Safe Reinforcement Learning Online Seminar

 Get involved: We welcome the researchers and students who are interested in safe RL to join us! To receive relevant seminar information in time, please click the following link to register.

Purpose

Reinforcement learning (RL) algorithms that satisfy safety constraints are crucial for real-world applications. The development of safe RL algorithms has received substantial attention in recent years. However, several challenges remain unsolved. For example, how to ensure safety while deploying RL methods in real-world applications. We are organizing this Safe RL Seminar to discuss the recent advances and challenges in safe RL with researchers from academia and industry.

Current Seminar

Talk Title:  Contextual Bandits with Constraints Revisited: A Modular Approach with Improved Rates

Talk Time: 1st of August at 16:00h CEST time (07:00h California time, 10:00h Eastern Time, 22:00h Beijing time)

Host: Shangding Gu

Abstract: In this talk, I will share some recent progress on contextual bandits with unknown constraints. In this setup, the learner aims to maximize the reward while guaranteeing multiple unknown constraints. The goal is to achieve a sublinear regret and sublinear cumulative constraint violations. Previous work by [SSF’23] proposed a no-regret dynamics-based approach. Under the strong assumption that an optimal solution is feasible by a constant margin, this approach can lead to an optimal regret and sublinear constraint violation. We improve this by showing that one can still achieve optimal regret and even zero cumulative constraint violation under a much weaker Slater’s condition, i.e., there exists a solution (rather than an optimal solution) that is feasible by a constant margin. This is achieved by a new analysis of their proposed Lagrangian approach, relying on insights on saddle point optimization and tools from constrained convex optimization. We can further show that some previous algorithms (e.g., UCB-type) can be also viewed as an instance of our general framework. Finally, I will discuss some concurrent work on constrained contextual bandits. This is based on the joint work with Alex, Karthik and Dylan.

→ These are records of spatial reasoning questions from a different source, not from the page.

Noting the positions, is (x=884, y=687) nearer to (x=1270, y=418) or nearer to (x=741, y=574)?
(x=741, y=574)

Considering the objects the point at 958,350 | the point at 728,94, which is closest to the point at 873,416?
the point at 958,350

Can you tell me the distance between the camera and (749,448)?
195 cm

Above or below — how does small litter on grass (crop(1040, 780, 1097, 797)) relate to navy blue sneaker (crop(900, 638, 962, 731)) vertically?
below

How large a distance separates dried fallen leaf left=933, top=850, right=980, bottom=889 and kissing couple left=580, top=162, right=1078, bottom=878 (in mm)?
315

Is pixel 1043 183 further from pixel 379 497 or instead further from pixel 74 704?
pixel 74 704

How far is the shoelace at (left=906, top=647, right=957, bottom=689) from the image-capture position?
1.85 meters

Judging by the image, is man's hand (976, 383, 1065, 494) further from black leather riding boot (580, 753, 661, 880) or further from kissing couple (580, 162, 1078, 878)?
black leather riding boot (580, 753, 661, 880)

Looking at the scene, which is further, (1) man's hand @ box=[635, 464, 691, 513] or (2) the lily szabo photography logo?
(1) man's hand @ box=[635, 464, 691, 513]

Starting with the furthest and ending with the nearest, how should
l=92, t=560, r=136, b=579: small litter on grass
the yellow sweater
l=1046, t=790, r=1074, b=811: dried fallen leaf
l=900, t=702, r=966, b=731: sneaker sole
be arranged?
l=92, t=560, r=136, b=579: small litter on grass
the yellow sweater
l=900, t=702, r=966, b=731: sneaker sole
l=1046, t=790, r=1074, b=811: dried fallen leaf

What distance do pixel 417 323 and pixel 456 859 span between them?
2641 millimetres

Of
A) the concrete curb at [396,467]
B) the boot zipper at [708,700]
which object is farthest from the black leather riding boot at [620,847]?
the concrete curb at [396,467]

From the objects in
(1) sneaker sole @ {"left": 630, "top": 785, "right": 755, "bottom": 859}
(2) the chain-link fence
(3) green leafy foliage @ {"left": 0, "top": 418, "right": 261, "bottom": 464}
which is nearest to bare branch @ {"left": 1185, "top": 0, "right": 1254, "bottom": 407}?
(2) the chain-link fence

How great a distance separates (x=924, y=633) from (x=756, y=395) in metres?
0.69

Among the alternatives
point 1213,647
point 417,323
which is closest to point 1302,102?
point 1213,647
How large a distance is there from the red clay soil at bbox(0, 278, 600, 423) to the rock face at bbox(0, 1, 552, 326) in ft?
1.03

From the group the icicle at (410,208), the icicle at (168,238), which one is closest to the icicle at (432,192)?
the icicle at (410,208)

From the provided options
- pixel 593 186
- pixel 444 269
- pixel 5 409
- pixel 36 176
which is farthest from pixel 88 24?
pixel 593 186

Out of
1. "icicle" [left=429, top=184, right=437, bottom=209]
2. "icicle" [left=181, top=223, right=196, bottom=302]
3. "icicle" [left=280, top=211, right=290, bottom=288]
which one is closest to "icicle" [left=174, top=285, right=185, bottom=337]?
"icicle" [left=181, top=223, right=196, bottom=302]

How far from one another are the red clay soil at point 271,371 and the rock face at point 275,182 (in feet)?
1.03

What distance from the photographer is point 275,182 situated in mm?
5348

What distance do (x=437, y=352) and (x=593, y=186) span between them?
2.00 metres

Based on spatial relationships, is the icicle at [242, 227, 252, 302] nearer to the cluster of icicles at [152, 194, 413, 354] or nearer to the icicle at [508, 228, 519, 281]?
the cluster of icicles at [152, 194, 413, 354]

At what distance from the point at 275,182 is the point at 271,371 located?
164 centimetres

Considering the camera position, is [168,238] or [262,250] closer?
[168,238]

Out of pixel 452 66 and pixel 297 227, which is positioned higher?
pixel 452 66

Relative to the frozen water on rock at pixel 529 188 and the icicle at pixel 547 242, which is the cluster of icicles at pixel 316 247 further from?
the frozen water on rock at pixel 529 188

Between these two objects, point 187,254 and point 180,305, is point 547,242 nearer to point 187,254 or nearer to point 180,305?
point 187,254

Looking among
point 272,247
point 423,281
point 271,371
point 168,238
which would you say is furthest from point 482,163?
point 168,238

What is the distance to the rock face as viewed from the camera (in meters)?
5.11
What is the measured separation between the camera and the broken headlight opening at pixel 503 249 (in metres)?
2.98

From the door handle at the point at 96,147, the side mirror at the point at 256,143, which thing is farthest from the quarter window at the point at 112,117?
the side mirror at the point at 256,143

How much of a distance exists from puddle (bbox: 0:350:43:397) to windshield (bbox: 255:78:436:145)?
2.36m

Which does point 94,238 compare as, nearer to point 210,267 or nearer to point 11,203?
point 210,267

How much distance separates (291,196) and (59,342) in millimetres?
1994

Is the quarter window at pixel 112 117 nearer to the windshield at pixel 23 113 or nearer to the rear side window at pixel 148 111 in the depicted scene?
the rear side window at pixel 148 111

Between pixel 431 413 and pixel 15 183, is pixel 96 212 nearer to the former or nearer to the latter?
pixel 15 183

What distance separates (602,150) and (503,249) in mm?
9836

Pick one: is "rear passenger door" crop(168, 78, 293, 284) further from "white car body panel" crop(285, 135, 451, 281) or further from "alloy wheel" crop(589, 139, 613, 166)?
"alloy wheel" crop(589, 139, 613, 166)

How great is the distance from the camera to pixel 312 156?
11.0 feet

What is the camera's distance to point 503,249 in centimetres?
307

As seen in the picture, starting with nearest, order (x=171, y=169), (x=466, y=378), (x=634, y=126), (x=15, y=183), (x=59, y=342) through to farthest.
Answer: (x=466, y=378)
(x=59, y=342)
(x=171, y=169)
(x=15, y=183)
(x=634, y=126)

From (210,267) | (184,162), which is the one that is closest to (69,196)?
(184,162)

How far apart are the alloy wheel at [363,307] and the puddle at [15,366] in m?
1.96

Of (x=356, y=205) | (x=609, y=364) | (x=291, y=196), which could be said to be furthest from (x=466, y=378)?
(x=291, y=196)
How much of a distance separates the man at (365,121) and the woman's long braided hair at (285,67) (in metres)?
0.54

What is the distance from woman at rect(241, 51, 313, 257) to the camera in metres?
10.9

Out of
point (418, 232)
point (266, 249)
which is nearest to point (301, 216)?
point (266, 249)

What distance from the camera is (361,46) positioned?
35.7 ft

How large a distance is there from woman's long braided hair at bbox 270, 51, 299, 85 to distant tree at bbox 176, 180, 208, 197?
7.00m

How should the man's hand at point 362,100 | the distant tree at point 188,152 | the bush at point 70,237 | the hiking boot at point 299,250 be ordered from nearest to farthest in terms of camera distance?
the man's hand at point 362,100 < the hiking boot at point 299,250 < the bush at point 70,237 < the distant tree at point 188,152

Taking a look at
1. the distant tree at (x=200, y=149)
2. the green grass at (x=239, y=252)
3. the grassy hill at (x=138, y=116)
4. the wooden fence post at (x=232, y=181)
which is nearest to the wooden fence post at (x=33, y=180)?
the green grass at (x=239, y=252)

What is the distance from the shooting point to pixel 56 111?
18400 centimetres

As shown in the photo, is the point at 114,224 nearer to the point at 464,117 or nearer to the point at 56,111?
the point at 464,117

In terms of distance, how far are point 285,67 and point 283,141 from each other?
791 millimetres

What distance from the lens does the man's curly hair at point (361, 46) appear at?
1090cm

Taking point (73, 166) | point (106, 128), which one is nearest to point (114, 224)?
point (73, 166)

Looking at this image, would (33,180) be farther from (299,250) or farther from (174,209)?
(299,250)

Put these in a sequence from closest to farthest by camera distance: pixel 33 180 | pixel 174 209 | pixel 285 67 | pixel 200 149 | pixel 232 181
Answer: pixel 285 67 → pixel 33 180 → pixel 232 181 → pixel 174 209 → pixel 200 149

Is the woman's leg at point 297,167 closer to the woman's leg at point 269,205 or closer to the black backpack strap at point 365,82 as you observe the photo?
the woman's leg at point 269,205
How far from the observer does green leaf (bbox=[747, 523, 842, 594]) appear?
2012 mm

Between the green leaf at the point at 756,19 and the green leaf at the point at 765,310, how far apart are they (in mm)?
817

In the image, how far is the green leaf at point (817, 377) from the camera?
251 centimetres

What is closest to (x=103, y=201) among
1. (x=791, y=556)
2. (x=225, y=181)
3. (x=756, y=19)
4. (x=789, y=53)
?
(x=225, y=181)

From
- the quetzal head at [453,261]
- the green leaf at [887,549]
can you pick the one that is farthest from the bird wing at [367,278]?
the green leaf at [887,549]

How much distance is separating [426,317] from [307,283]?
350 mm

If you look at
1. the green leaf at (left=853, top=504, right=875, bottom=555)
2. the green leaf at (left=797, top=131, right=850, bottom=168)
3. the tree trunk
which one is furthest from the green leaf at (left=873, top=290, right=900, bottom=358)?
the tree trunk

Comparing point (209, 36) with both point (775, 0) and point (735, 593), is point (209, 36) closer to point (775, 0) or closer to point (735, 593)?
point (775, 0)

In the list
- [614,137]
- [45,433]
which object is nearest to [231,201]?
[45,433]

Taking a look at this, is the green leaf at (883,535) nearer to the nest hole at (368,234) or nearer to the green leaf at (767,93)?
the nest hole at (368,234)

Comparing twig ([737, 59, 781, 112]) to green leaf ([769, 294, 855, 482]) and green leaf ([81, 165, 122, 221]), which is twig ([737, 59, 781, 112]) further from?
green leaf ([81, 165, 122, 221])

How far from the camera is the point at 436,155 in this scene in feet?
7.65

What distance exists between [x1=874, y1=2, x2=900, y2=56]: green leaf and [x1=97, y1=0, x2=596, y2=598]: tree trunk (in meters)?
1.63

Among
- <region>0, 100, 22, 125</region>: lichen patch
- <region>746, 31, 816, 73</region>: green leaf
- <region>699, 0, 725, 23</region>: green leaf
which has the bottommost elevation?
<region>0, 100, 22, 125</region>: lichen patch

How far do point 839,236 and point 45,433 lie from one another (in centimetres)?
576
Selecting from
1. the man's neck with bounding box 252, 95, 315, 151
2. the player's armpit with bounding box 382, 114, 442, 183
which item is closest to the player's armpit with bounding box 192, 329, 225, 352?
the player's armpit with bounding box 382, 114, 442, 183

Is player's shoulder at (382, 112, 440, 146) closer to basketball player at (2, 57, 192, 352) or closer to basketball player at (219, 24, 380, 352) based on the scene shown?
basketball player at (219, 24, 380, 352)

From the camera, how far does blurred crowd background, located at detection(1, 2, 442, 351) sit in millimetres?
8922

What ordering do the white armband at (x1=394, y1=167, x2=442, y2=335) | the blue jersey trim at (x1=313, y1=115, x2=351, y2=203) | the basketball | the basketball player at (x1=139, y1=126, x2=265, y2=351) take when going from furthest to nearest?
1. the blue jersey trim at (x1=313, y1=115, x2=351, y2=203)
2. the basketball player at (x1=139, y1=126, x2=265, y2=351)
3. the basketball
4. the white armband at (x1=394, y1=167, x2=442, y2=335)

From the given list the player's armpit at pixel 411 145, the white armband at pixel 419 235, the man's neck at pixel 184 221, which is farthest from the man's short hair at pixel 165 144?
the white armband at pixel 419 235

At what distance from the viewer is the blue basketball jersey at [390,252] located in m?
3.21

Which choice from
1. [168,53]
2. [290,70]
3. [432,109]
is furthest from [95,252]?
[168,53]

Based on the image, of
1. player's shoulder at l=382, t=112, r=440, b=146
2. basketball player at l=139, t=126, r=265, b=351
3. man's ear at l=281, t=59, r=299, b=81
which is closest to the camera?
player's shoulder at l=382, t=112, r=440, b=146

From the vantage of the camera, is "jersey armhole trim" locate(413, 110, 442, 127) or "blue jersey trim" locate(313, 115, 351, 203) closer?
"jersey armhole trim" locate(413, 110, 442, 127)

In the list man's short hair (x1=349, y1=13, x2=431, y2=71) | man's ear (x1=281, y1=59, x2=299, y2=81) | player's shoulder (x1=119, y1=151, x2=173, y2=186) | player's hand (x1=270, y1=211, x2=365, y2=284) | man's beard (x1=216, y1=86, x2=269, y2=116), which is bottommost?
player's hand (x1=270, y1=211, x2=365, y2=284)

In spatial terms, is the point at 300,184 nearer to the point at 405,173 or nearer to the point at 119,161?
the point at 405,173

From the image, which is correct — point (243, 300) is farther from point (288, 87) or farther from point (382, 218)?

Bio: Xingyu Zhou is currently an Assistant Professor at ECE of Wayne State University. He received his Ph.D. from Ohio State University (advised by Ness Shroff), his master’s and bachelor’s degrees from Tsinghua University, and BUPT (all with the highest honors). His research interests include machine learning (e.g., bandits, reinforcement learning), stochastic systems, and applied probability (e.g., load balancing). Currently, he is particularly interested in online decision-making with formal privacy and/or robustness guarantees. His research has not only led to several invited talks at Caltech, CMU, and UCLA but also won the Best Student Paper Award and Runner-up awards. He is also the recipient of various other awards, including the NSF CRII award, the Presidential Fellowship at OSU, the Outstanding Graduate Award of Beijing City, the National Scholarship of China, the Academic Rising Star Award at Tsinghua University, and the Dec. 9th Scholarship of Tsinghua University. He has been a TPC for conferences and workshops, including Sigmetrics, MobiHoc, INFOCOM, TPDP, etc, and an Area Chair of NeurIPS.  

Organizers:

Shangding Gu (UC Berkeley)

Josip Josifovski (TUM)

Yali Du (KCL)

Alap Kshirsagar (TU Darmstadt)

Yuhao Ding (UC Berkeley) 

Ming Jin (Virginia Tech)

Advisors:

Alois Knoll (TUM)

Jan Peters (TU Darmstadt)

Mannor Shie (Israel Institute of Technology & Nvidia Research)

Jun Wang (UCL)

Costas Spanos (UC Berkeley)


If we receive the speaker's permission, we will release the recording videos on the Safe RL YouTube Channel (we can only make the videos public after receiving  permission).